──────── Source excerpt

Fast Track 2001

It's our third annual look at the fastest-growing builders. Check out how they stay ahead of the curve.

13 MIN READ

True to form, the intractable, growth-hungry companies on our Fast Track list continue to astound with their triple-digit revenue growth. The top 10 on this year’s list boast an average 150 percent increase in gross revenue over the past three years. And as a whole, the 95 builders listed had an average compounded annual growth rate of 45 percent. Compare this with the growth in the value of new single-family construction for last year–which grew less than 10 percent–and you get the high-growth picture.

To be sure, this year’s No. 1 ranked builder, World Development, probably didn’t make it onto anyone’s radar screen with its modest revenue of $14 million (52 closings). But when you consider it has parlayed its lucrative niche of building in California’s Coachella Valley to drive up revenues 274 percent in the past three years, it’s easy to see how this smaller company, in a bid to live up to its name, could take on the building world. And that’s its plan: double its closings once again in 2001.

World Development proves that size isn’t everything. This year’s list, in a sense, is about the smaller builder. If you do the math on the top 20 fastest growers, you’ll learn they closed an average of 345 homes in 2000. But slide out just one builder–Habitat for Humanity, with its hefty 4,285 closings–and the average dives to 137 homes closed. For the top five builders, the average number of homes closed is a paltry 82 (versus 185 for the top five in ’98 and 151 for the top five in ’99).

There are many reasons small builders are so fleet. They’re small enough to turn on a dime. They sneak in under the radar and build on parcels too small for the big guys. They try new processes, plans, and markets (and sometimes toss them out) without bringing the company to a standstill in the process. But perhaps there’s another reason: Could it be that technology, long touted as the ultimate playing field leveler, could be making its presence felt?

Builder size aside, we think that future growth–especially the no-holds barred acceleration experienced by this year’s group–will be fueled by technology. Cycle-time reducers–like handheld wireless Internet devices–will shave time off construction schedules, enable instantaneous communication, and allow for automatic schedule and ordering updates.

We look at how five tech-savvy builders gather, access, and act on updated information that today’s high-tech tools provide. As these innovative–and fast–builders have found, high-tech goes hand-in-hand with high growth.

Technology Masters Fast-growing builders manage growth by capitalizing on high-tech tools.

By Alison Rice

Paul Asfahl sees a touch of irony in the intersection of builders and technology.

“With all this technology and innovation we talk about, it’s not the real work we’re automating,” observes Asfahl, president and founder of Boca Raton, Fla. based Sterling Communities. “We’re not automating the plasterer, who still has to come in and do the drywall. We’re just automating the information.”

He’s right, of course.

────────────────

Pick up the article on the fastest-growing home builders and write what comes next after "He's right, of course."

──────── Given data

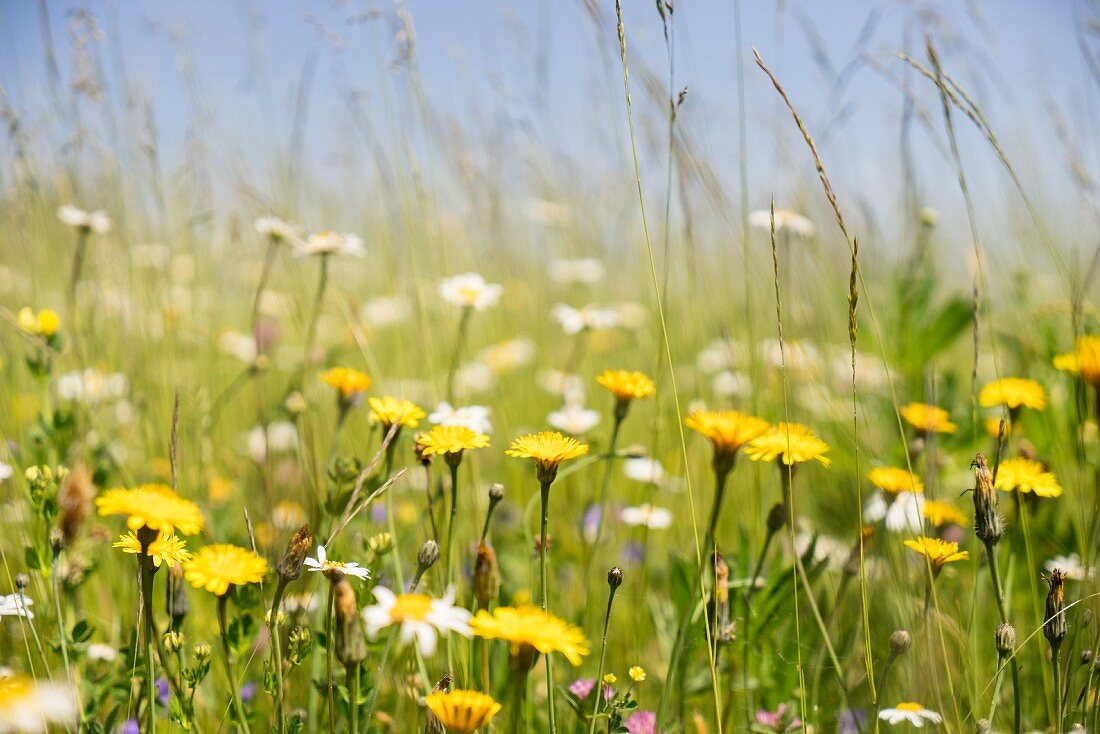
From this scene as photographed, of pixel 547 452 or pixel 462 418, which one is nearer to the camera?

────────────────

Answer to this exercise:
As powerful as technology can be, fast-growing builders know it’s no substitute for finding the ideal property at the right price, building a quality home correctly the first time, and opening a desirable community in a hot market. It’s simply a tool for getting all this done.

In Texas and Atlanta, computerized scheduling has pared five days from a fast-growing builder’s cycle time. In the Midwest, handheld computers provide critical data to superintendents at the jobsite, allowing them to make decisions on the spot. In Florida, Chicago, and elsewhere, Web-based systems will soon save time for builders and buyers as customers get the opportunity to choose colors and options when and where they want–even on a Sunday evening when they kick back with a drink after the kids have gone to bed.

This ability to gather, access, and then act on up-to-date information imposes order on the chaos that growth often brings. For fast-trackers, it’s a critical edge that helps them increase volume without sacrificing profits.

“It doesn’t matter whether a builder is big or small,” says Chuck Shinn of The Lee Evans Group in Littleton, Colo. “He ought to be making the technology investment.”

Follow the buyers

The Web is a multipurpose tool for fast-trackers, whose sites market product, generate leads, and serve buyers.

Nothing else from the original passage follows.